## Materials provided
--- --- ---

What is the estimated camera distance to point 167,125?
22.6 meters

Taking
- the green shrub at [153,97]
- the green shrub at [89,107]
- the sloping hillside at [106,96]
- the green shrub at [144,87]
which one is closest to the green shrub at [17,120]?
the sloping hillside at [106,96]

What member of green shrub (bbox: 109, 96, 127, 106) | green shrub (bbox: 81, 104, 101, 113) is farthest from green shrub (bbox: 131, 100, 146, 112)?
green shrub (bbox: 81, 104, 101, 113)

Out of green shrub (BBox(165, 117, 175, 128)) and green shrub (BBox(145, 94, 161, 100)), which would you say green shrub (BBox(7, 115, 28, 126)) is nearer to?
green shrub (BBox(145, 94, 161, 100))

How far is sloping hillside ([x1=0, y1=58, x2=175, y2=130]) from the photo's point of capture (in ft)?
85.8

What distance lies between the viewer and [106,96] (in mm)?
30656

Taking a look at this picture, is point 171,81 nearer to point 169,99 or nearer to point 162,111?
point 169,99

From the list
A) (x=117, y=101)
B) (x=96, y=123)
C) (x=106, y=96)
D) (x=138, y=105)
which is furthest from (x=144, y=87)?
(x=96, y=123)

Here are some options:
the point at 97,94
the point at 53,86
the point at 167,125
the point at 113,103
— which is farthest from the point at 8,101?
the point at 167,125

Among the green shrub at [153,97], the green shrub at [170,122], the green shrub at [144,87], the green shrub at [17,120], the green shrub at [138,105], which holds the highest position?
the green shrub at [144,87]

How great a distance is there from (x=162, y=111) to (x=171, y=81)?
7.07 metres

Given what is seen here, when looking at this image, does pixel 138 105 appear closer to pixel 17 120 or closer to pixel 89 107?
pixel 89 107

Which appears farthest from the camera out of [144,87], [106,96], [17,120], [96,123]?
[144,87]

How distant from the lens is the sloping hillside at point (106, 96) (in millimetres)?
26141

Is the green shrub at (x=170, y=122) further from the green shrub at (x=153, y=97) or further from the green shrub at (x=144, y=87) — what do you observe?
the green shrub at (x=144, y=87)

--- --- ---

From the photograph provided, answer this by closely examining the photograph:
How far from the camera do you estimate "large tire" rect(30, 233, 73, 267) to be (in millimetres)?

--- --- ---

## Task instructions
Rewrite the data from the line with "What is the" up to and including the line with "22.6 meters", swapping "estimated" for "approximate" and leaving everything else as it is.

## Solution below
What is the approximate camera distance to point 167,125?
22.6 meters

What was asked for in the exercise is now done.